Preferential Rent Correction - Sponsored by Jeffries

This bill corrects a late-night change that was inserted into the rent laws in June 2003, which allows landlords to disregard a “preferential” rent (a rent charged that is lower than the legal regulated rent) when renewing a lease under the Emergency Tenant Protection Act of 1974 or the NYC Rent Stabilization Law of 1969. Prior to this change, landlords were allowed to jump back up to the legal rent upon vacancy, but were required to renew based on the lower preferential rent. Many tenants have been hit with huge rent increases as a result, forcing them to vacate and thereby allowing the landlord to collect another 20 percent statutory vacancy bonus. Some landlords falsely register a higher rent than the legal rent with the NYS Division of Housing and Community Renewal, then wait before jumping back to the legal rent, whereupon the tenant finds herself precluded from challenging an illegal rent because of the four-year rule (this argues for legislation restoring the four-year rule to its pre-1997 status). According to DHCR, there are currently 150,000 stabilized units with preferential rents.

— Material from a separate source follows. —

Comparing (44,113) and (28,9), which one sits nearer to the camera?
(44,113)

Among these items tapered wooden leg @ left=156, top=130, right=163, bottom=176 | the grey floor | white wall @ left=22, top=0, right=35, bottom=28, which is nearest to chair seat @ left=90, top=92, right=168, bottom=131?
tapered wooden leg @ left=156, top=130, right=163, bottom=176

A 1688 Repealing the Urstadt Law- Sponsored by Lopez V, Silver, Wright, Dinowitz, Latimer, Perry, Kavanagh, Boyland, Kellner, Lancman, Millman, O’Donnell, Pheffer, Titus, Ortiz, Spano, Powell

This bill repeals the so-called Urstadt Law of 1971, named for Governor Nelson Rockefeller’s housing commissioner Charles J. Urstadt, and by doing so restores full home rule powers over rent and eviction laws to the New York City Council and Mayor. This bill is long overdue and should be enacted promptly.


A 2002 - Raises Penalties for Tenant Harassment - Sponsored by Silver, Lopez V, Jeffries, Jacobs, Kellner, Bing, Rosenthal, O’Donnell, Farrell, Wright, Rivera N

This long-overdue bill increases civil penalties for tenant harassment by landlords and for violating an order of the state housing commissioner. Too many bad landlords treat such fines as the cost of doing business.